_Short task_: Please turn every line of the listing below into a JSON list of strings, one string per line, leaving out blank lines and the pictures.

_Exercise input_:
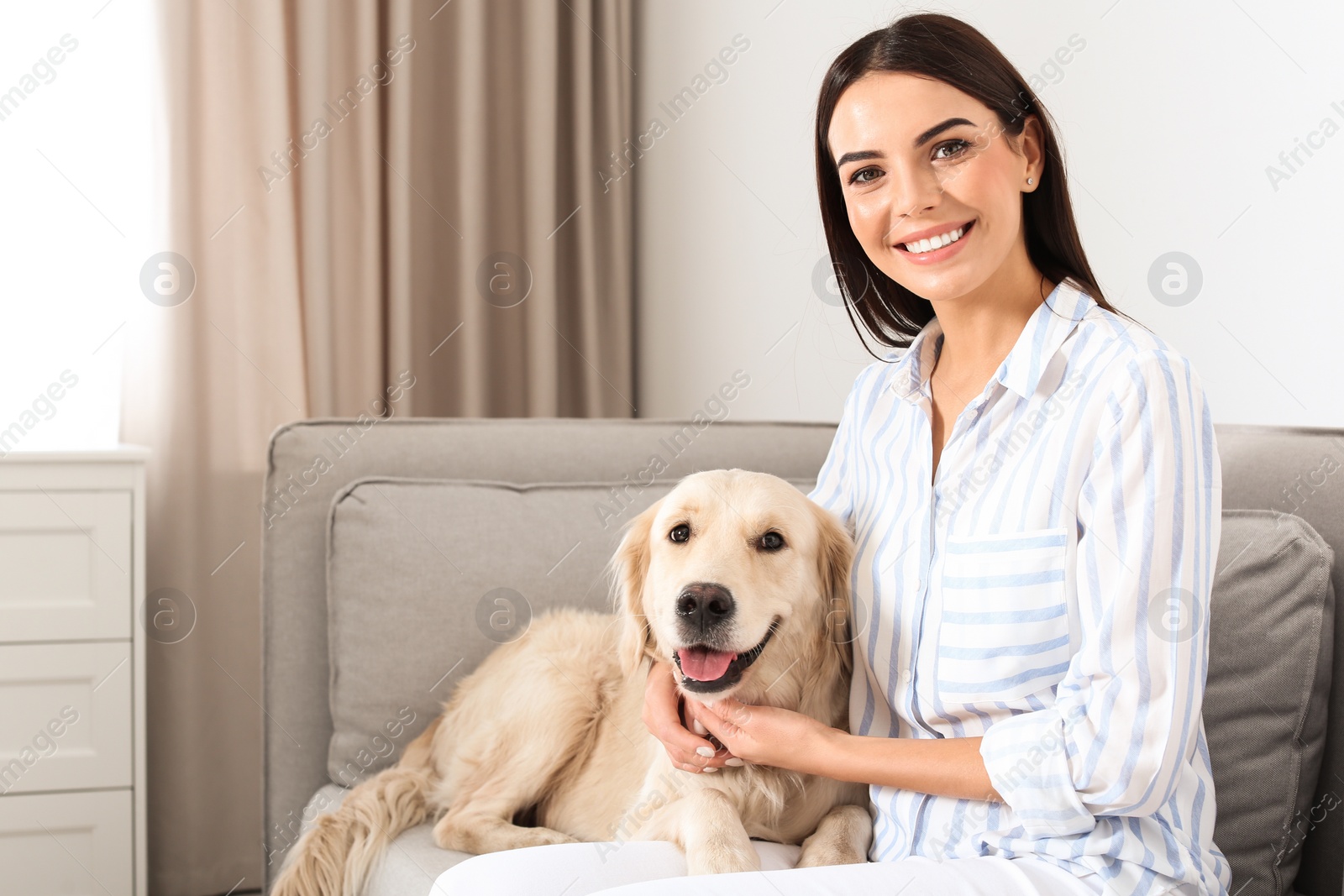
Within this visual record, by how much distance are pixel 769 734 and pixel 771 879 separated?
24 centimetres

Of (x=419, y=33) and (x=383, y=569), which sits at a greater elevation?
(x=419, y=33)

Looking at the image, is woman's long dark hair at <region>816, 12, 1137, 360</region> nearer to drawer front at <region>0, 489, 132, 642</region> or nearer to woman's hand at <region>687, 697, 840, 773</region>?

_Written solution_:
[
  "Within this visual record, by how much distance are pixel 769 734 and pixel 771 879 separated?",
  "24 centimetres",
  "Of (x=419, y=33) and (x=383, y=569), which sits at a greater elevation?",
  "(x=419, y=33)",
  "Looking at the image, is woman's long dark hair at <region>816, 12, 1137, 360</region> nearer to drawer front at <region>0, 489, 132, 642</region> or nearer to woman's hand at <region>687, 697, 840, 773</region>?"
]